Missão ao México e diálogo reforçado com setor produtivo
Para neutralizar o impacto do chamado “tarifaço”, o governo brasileiro articula uma missão comercial ao México entre 26 e 28 de agosto, liderada por Alckmin junto a cerca de 90 empresas nacionais, conforme a ApexBrasil. A iniciativa busca ampliar a base de mercados, especialmente para produtos como alimentos, tecnologia e biocombustíveis. Em paralelo, Alckmin intensificou o diálogo com o governo dos EUA, incluindo reunião por videoconferência com o secretário de Comércio americano, Howard Lutnick.
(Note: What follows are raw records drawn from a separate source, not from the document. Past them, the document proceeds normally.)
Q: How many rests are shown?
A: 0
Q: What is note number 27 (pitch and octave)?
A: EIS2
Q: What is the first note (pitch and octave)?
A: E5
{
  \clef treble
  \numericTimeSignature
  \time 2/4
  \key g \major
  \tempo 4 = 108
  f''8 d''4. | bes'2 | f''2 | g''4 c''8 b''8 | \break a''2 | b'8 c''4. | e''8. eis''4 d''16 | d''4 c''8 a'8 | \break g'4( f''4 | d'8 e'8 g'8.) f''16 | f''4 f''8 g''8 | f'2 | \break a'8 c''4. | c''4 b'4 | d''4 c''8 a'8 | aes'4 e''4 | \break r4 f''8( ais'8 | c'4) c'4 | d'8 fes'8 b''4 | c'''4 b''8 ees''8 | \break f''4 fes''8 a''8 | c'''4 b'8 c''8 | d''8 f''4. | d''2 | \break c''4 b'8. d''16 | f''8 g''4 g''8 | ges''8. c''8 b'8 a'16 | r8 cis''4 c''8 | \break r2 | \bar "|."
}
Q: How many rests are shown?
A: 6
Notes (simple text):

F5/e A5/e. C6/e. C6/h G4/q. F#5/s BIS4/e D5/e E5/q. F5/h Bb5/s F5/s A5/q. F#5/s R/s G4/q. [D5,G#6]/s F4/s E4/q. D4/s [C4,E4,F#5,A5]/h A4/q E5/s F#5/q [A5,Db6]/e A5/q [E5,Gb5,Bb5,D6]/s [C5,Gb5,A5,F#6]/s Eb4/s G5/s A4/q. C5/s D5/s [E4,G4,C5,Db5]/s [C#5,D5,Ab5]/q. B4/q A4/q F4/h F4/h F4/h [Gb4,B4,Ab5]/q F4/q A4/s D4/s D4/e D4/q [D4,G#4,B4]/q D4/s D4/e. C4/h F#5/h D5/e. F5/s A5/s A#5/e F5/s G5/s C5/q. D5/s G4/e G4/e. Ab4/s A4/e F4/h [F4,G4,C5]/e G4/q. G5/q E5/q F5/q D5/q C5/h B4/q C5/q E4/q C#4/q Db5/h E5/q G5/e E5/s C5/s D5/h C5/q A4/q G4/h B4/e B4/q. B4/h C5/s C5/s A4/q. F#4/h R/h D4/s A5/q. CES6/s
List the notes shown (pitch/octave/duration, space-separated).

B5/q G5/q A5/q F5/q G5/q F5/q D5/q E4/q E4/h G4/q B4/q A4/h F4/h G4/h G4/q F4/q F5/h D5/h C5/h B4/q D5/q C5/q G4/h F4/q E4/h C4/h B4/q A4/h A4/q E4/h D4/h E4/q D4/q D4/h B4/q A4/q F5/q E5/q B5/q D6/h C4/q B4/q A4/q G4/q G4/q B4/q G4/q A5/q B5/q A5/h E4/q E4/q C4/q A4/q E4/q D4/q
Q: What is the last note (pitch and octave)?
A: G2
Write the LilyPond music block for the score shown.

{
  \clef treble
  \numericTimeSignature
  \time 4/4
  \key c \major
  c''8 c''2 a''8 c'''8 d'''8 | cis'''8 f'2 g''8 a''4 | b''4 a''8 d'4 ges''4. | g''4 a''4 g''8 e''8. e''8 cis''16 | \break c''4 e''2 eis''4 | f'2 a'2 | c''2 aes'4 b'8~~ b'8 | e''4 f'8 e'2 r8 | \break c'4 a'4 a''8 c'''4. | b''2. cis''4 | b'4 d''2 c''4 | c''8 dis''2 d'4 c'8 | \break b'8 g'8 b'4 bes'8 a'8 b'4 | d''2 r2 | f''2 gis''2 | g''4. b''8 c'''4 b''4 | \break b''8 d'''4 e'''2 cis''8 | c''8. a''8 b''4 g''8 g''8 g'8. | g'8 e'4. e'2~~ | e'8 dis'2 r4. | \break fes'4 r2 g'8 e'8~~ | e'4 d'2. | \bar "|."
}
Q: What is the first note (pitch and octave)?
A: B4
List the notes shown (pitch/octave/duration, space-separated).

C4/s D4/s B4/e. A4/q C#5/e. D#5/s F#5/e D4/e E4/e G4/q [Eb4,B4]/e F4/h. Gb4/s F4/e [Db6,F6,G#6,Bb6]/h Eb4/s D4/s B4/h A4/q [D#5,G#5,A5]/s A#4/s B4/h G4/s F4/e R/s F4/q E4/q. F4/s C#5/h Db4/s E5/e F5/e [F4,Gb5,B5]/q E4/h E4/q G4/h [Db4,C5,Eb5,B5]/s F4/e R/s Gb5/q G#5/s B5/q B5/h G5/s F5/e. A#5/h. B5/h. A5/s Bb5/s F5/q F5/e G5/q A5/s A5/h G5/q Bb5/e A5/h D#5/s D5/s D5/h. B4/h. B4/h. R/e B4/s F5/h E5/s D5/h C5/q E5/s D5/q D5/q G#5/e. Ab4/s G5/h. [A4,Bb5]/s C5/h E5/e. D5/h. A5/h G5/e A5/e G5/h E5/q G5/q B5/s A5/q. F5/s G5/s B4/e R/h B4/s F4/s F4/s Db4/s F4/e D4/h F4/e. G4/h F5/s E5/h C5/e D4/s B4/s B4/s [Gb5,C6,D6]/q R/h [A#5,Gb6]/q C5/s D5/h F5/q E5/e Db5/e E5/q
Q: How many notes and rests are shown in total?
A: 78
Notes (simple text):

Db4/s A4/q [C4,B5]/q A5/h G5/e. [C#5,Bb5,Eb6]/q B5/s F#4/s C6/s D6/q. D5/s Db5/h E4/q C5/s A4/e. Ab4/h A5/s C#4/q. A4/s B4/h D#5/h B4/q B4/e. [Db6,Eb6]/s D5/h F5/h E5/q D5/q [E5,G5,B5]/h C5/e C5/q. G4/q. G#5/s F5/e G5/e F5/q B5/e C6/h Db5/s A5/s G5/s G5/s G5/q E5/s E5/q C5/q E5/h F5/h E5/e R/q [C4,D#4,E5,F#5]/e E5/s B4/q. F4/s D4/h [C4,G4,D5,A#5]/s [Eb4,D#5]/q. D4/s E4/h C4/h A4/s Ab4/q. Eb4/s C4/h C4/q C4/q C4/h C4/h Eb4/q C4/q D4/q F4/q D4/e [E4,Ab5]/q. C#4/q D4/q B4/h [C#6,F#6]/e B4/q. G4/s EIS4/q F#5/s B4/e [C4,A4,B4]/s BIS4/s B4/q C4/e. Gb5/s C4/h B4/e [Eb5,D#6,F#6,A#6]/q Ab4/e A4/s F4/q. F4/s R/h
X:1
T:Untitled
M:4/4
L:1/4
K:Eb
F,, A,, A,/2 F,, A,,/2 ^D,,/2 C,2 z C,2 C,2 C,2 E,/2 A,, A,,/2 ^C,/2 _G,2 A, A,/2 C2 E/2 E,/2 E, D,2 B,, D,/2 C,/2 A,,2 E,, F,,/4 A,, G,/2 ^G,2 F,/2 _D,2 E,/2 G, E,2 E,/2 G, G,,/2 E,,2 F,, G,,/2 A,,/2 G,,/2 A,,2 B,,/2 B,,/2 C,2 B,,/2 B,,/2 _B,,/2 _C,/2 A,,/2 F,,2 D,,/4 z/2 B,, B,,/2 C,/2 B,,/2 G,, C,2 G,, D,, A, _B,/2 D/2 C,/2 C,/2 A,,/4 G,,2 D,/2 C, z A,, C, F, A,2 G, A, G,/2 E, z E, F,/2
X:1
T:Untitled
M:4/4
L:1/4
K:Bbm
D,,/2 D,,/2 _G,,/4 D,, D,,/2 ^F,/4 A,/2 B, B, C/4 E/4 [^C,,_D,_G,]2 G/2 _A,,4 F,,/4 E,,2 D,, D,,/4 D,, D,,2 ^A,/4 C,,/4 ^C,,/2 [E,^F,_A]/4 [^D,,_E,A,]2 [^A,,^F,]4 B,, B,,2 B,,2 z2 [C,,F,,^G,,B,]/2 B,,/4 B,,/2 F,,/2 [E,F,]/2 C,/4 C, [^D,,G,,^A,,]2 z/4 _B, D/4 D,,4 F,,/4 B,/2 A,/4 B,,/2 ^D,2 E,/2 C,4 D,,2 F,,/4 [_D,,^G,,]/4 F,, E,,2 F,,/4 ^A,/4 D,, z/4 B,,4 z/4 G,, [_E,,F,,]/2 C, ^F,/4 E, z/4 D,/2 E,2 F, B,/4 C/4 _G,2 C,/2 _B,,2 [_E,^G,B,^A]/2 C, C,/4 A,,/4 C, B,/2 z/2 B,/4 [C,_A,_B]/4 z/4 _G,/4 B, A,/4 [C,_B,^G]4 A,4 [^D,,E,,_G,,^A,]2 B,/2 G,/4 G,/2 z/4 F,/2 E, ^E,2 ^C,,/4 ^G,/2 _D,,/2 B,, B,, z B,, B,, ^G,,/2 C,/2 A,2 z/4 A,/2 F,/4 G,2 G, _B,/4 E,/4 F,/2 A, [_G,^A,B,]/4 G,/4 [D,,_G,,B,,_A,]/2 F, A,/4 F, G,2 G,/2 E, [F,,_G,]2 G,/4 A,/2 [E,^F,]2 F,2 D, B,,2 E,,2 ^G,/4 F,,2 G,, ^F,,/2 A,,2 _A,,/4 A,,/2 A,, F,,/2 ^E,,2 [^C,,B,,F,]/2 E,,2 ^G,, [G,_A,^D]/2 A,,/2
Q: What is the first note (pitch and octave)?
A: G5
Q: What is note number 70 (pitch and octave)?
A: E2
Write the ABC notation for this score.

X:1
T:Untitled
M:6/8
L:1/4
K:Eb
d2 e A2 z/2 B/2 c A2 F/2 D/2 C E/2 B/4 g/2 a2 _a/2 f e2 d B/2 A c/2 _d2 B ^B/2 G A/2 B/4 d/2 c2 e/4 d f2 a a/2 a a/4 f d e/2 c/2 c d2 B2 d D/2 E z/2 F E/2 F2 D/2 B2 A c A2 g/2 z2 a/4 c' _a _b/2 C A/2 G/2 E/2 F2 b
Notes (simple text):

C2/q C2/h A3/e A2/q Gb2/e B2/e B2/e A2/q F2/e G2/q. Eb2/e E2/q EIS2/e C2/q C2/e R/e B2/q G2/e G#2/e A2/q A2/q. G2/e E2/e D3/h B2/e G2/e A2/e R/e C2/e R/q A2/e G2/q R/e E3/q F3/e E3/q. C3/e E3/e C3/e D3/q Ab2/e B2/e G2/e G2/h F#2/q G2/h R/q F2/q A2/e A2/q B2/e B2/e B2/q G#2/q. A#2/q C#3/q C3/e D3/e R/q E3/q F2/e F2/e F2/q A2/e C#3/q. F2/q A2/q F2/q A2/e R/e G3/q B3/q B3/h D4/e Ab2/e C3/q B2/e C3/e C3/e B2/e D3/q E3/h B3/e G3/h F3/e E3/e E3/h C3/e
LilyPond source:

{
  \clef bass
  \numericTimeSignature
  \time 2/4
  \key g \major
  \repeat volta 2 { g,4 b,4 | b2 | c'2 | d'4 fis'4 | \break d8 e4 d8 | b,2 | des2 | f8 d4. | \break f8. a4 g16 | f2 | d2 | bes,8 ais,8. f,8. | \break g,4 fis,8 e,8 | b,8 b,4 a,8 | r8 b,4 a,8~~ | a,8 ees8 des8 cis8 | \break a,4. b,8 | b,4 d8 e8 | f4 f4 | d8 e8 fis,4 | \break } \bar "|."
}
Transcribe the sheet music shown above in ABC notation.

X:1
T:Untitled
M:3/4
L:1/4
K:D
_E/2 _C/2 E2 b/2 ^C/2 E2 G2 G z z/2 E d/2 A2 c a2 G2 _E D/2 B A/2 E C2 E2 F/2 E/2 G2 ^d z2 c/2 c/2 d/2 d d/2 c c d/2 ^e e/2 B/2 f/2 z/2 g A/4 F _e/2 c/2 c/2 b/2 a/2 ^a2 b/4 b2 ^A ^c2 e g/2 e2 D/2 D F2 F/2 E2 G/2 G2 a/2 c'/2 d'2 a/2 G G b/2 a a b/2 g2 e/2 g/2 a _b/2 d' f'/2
Ele afirmou que o anúncio das tarifas não encerra as tratativas — “a negociação começa mais forte agora” — e reforçou que existe disposição para reduzir alíquotas e manter o diálogo permanente, conforme orientação do presidente Lula. Também destacou que o setor farmacêutico exemplifica bem o desequilíbrio: o Brasil exporta apenas US$ 145 milhões em produtos, enquanto importa US$ 1,7 bilhão dos EUA, reforçando o superávit americano na relação.
Redes sociais debatem: desafio ou oportunidade?
Nas redes, as reações são intensas. Usuários comemoram o tom mais diplomático do governo, enquanto outros questionam se a aposta em negociação e ampliação de mercados seria eficaz diante de um cenário de pressão protecionista dos EUA. Alguns grupos levantam a hipótese de que o Brasil busca compensar perdas ampliando acordos com blocos como Mercosul‑União Europeia e EFTA, além de acordos técnicos com Singapura e Emirados Árabes Unidos.